Analysis Pipeline

Sequencing data processing and quality-control filtering

Paired-end sequenced reads were assembled using FLASH with default parameters. Only assembled reads with a length > 400 bases were retained for analysis. Sequencing adaptors were removed using cutadapt. Reads were trimmed using the FASTX-Toolkit. Finally, assembled reads with a quality score < 28 in more than 95% of the sequence were discarded.

Here are the scripts used for FLASH assembly.

rm(list=ls(all=TRUE))

setwd("/var/MICROBIOTE")

inputdir = "./01_reads.raw/"
ouputdir = "./02_reads.assembled/"
flashcmd = "./00_flash/FLASH-1.2.11/flash"

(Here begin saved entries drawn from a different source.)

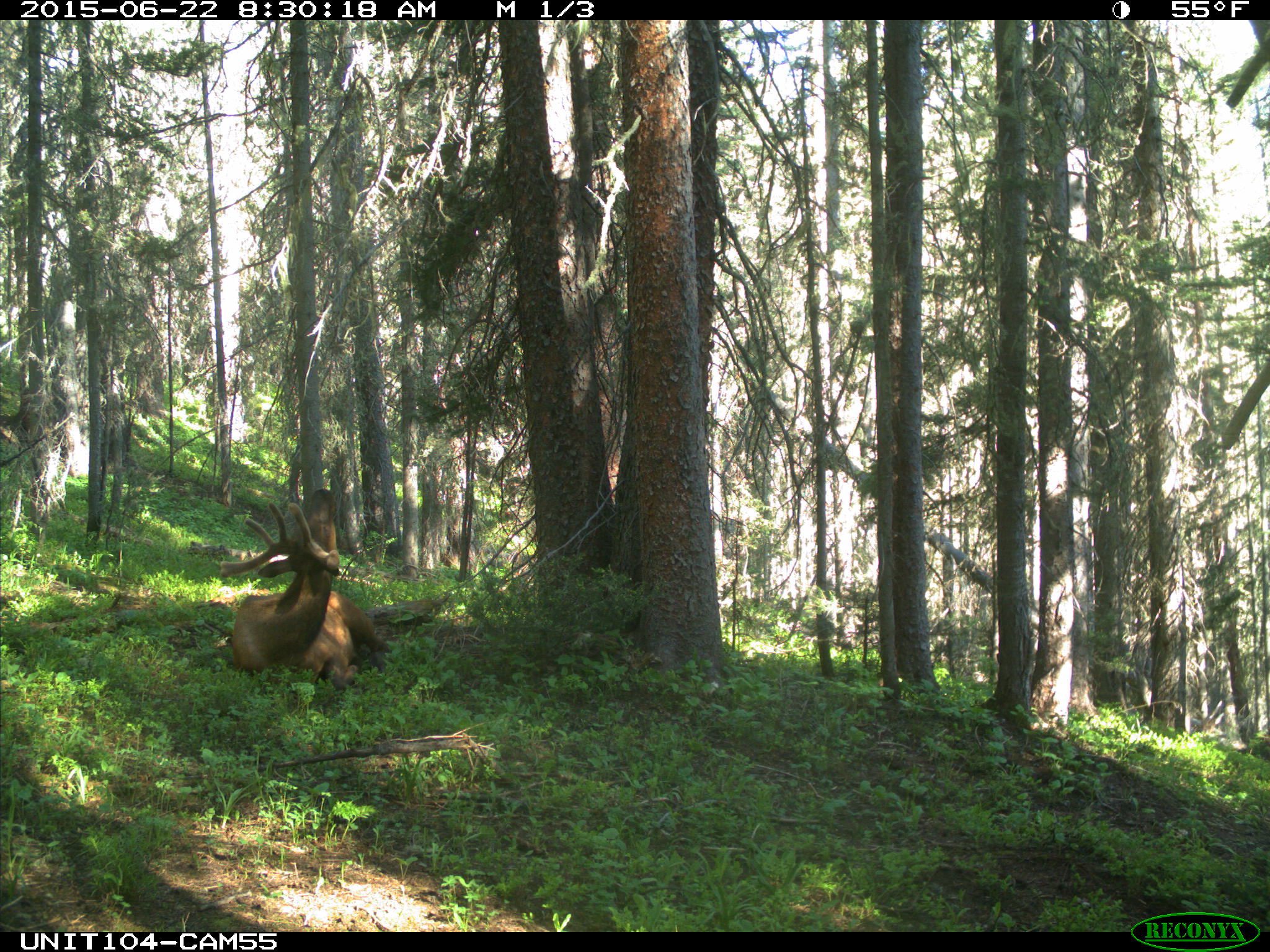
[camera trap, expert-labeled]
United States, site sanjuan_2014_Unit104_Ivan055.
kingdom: Animalia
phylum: Chordata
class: Mammalia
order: Artiodactyla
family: Cervidae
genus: Cervus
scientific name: Cervus elaphus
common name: red deer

files = dir(inputdir, pattern="*.1.fastq")
files = unique(gsub("_1.fastq","",files))

for(file in files){

	file1 = basename(paste0(file,"_1.fastq"))
	file2 = basename(paste0(file,"_2.fastq"))
		
	cmd = paste0(flashcmd," ",inputdir,file1," ",inputdir,file2," --output-prefix=",file," --output-directory=",ouputdir)
	
	print(cmd)
	system(cmd)
	
}
Here are the scripts used for read labeling.

rm(list=ls(all=TRUE))

setwd("/var/MICROBIOTE")

inputdir  = "./02_reads.assembled/"
outputdir = "./03_reads.labeled/"

files     = dir(inputdir,pattern="*.extendedFrags.fastq",full.names=TRUE)

for(file in files){

	print(file)
	
	filename  <- basename(file)
	filename  <- gsub(".extendedFrags.fastq","",filename)
	
	seqtag    <- gsub("_","-",filename)
	
	lines     <- readLines(file)
	lines     <- gsub(" ","-",lines)
	lines     <- gsub("@M01626",paste0("@",seqtag,"_M01626"),lines)
	
	write(lines,paste0(outputdir,filename,".fastq"))
		
}
Here are the scripts used for assembled read filtering, sequencing adaptors removing, read trimming, and fasta conversion.

rm(list=ls(all=TRUE))

setwd("/var/MICROBIOTE")

extended_dir          = "./03_reads.labeled/"
length_filtered_dir   = "./04_reads.length_filtered/"
adapt_filtered_dir    = "./05_reads.adapt_filtered/"
trimmed_filtered_dir  = "./06_reads.trimmed_filtered/"
qual_filtered_dir     = "./07_reads.qual_filtered/"
fasta_filtered_dir    = "./08_reads.fasta/"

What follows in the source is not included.